# Stuck in "Chill" mode



## kyrral (Sep 29, 2018)

I tried "Chill" but now when I sign on to Drivng neither the Chill nor Standard button is lit. The only possible thing I've done differently is to start using my iphone to lock/unlock.


----------



## Karl Sun (Sep 19, 2018)

Make sure you're not in Valet mode?


----------



## SoFlaModel3 (Apr 15, 2017)

I don’t recall but it’s possible the car has to be in Park to make that change


----------



## Karl Sun (Sep 19, 2018)

SoFlaModel3 said:


> I don't recall but it's possible the car has to be in Park to make that change


Uh, no. I've made that change hundreds of times while moving.


----------



## Hotblack Desiato (Nov 3, 2018)

Karl Sun said:


> Uh, no. I've made that change hundreds of times while moving.


Every time my wife gets in the car!


----------



## kyrral (Sep 29, 2018)

Actually i was in Valet. I disabled that and it still doesn't appear. I rebooted, no help. Hope this is under warranty.


----------



## FRC (Aug 4, 2018)

kyrral said:


> Actually i was in Valet. I disabled that and it still doesn't appear. I rebooted, no help. Hope this is under warranty.


Reboot again, give it 24 more hours(many times these minor issues resolve themselves). Then call for service. Of course it's under warranty.


----------



## Rick Steinwand (May 19, 2018)

kyrral said:


> Actually i was in Valet. I disabled that and it still doesn't appear. I rebooted, no help. Hope this is under warranty.


Sorry, you'll have to buy a new car.


----------



## Guy Weathersby (Jun 22, 2016)

Did you set a maximum speed? That puts it in Chill.


----------



## Pete_in_OC (Dec 28, 2018)

Guy Weathersby said:


> Did you set a maximum speed? That puts it in Chill.


I set the max speed one day while learning about the screen sitting at the Supercharger.
Frankly didn't notice for several weeks, and still won the "red light grand prix" 😃

No effect on regen braking noticed after I turned chill back on.


----------



## kyrral (Sep 29, 2018)

No, I was nursing it to preserve battery


----------



## kyrral (Sep 29, 2018)

Oops, wrong thread. I once ran my battery down to about 4 miles left and the car went into chill I guess to preserve battery. Recharged it was fine.


----------



## garsh (Apr 4, 2016)

kyrral said:


> Oops, wrong thread. I once ran my battery down to about 4 miles left and the car went into chill I guess to preserve battery. Recharged it was fine.


I've run a Model 3 down lower than that. Acceleration will be limited as you get below 10% battery, but it never enters chill mode.


----------



## kyrral (Sep 29, 2018)

Got it. Does the car know?


----------



## garsh (Apr 4, 2016)

kyrral said:


> Does the car know?


Know what?


----------



## kyrral (Sep 29, 2018)

Bad joke. That its not supposed to operate in chill.


----------



## TheHairyOne (Nov 28, 2018)

Two finger reset or power off under service menu? I rxommend trying the power off reset. Then retry.... #standardITsuggestion


----------

**SUPPLIED INFORMATION:**
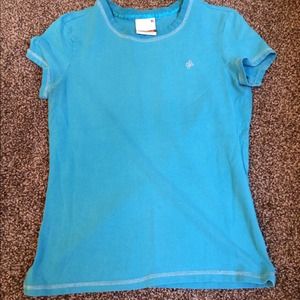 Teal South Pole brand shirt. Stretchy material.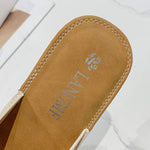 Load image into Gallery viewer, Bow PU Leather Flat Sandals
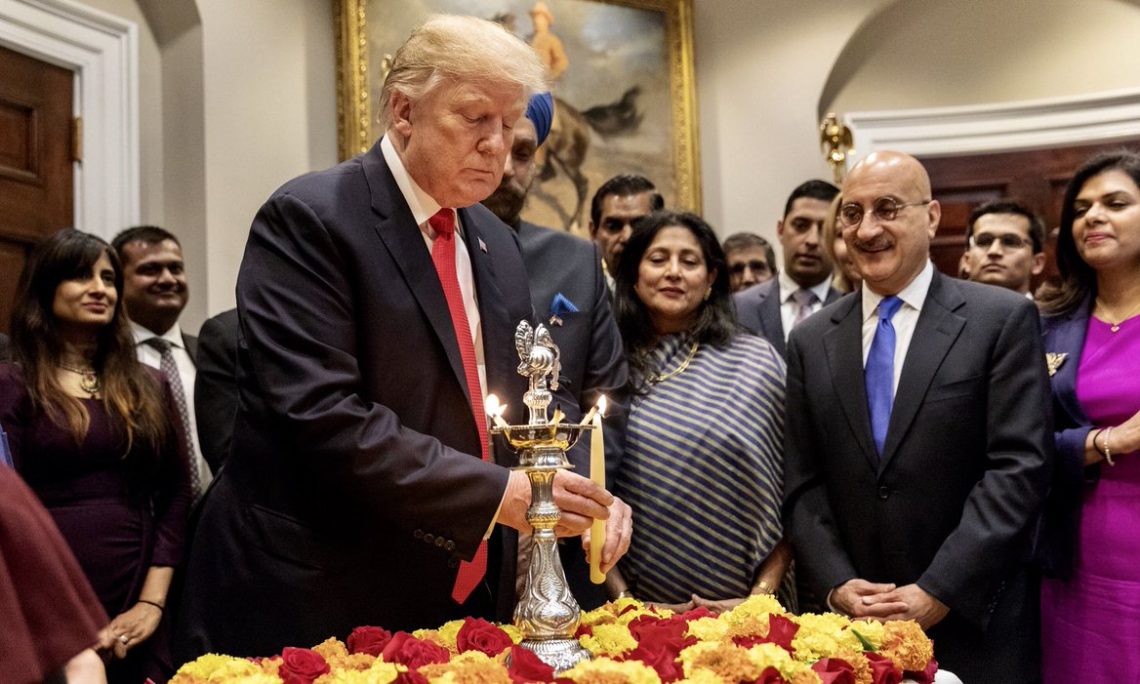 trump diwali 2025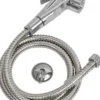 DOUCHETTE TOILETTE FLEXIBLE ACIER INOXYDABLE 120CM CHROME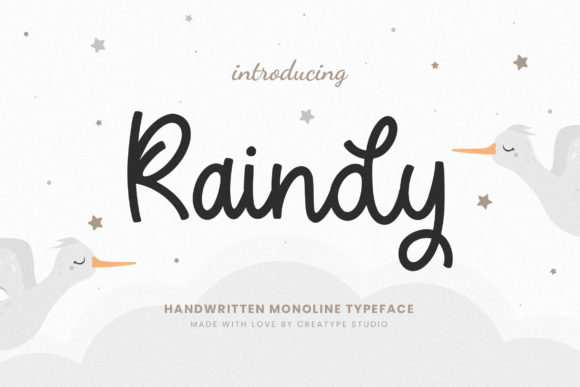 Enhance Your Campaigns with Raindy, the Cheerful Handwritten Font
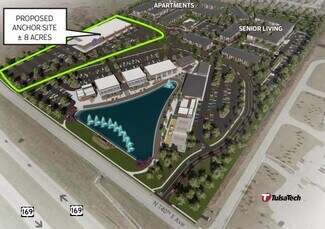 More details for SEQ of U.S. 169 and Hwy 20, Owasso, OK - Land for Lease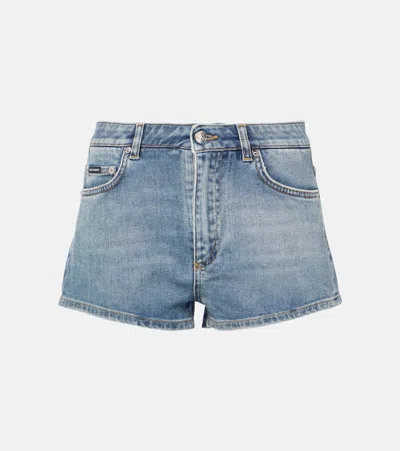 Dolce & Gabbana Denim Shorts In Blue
...
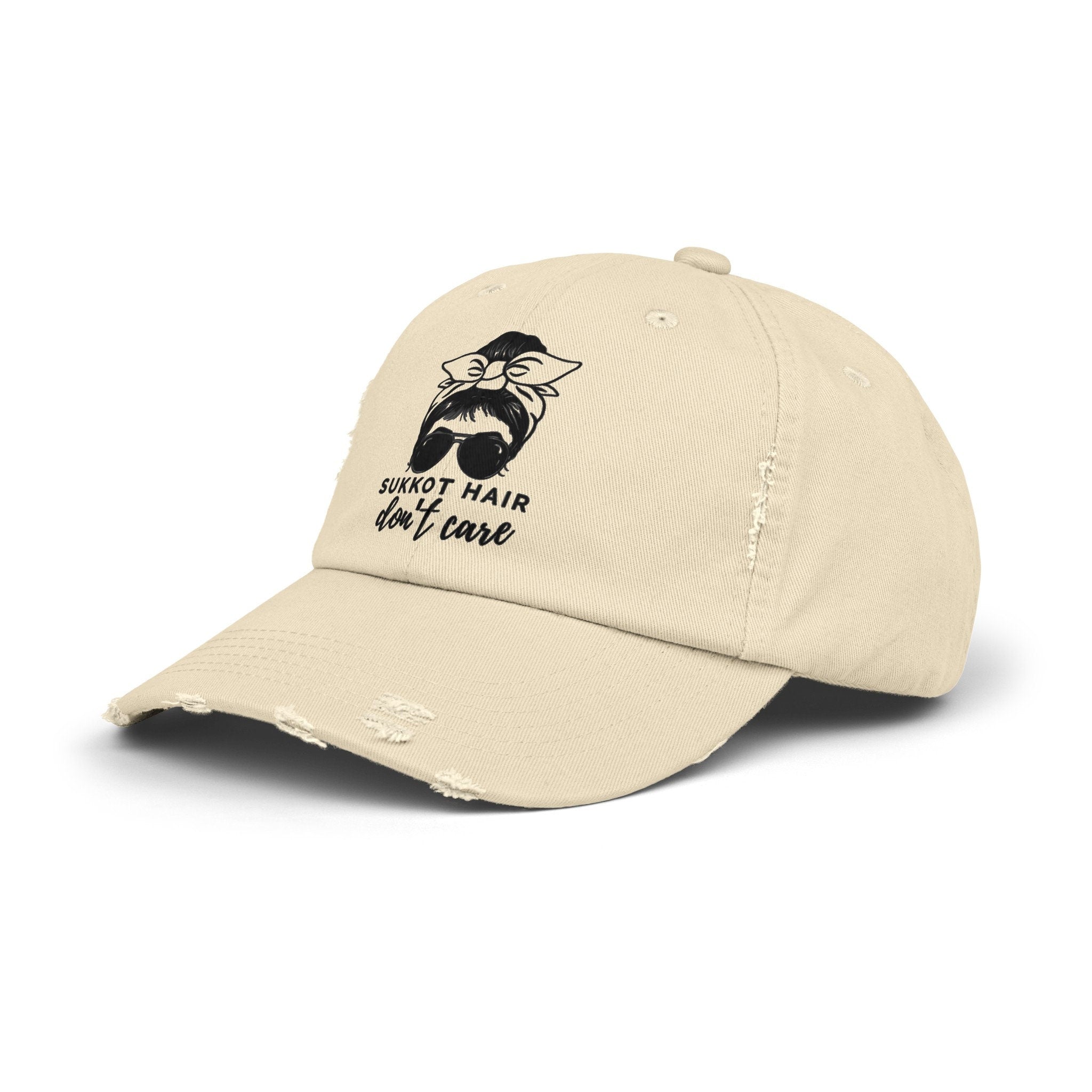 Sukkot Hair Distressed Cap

**ACTIVITY LIST:**
1/ In the Chill mode thread, what does garsh say happens when a Model 3 gets below 10% battery?
2/ Reproduce the part of the Chill mode thread between "## Pete_in_OC (Dec" and "chill back on.", inclusive.
The records aren't used for anything here.

**RESPONSES IN ORDER:**
1/ Acceleration is limited, but the car never goes into chill mode.

2/
## Pete_in_OC (Dec 28, 2018)

Guy Weathersby said:


> Did you set a maximum speed? That puts it in Chill.


I set the max speed one day while learning about the screen sitting at the Supercharger.
Frankly didn't notice for several weeks, and still won the "red light grand prix" 😃

No effect on regen braking noticed after I turned chill back on.